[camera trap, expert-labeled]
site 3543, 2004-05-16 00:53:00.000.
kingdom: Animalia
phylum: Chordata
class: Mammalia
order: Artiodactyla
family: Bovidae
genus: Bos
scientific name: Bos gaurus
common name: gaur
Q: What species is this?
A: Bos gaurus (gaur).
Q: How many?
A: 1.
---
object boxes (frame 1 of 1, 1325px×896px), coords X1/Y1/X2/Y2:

● ● ● ●

* WHAT THIS TASK INVOLVES:
An exact, line-for-line copy is required: from the line containing "site 3543, 2004-05-16 00:53:00.000." through the final line of the listing above, both included, with nothing else.

* ANSWER TO THIS PROBLEM:
site 3543, 2004-05-16 00:53:00.000.
kingdom: Animalia
phylum: Chordata
class: Mammalia
order: Artiodactyla
family: Bovidae
genus: Bos
scientific name: Bos gaurus
common name: gaur
Q: What species is this?
A: Bos gaurus (gaur).
Q: How many?
A: 1.
---
object boxes (frame 1 of 1, 1325px×896px), coords X1/Y1/X2/Y2:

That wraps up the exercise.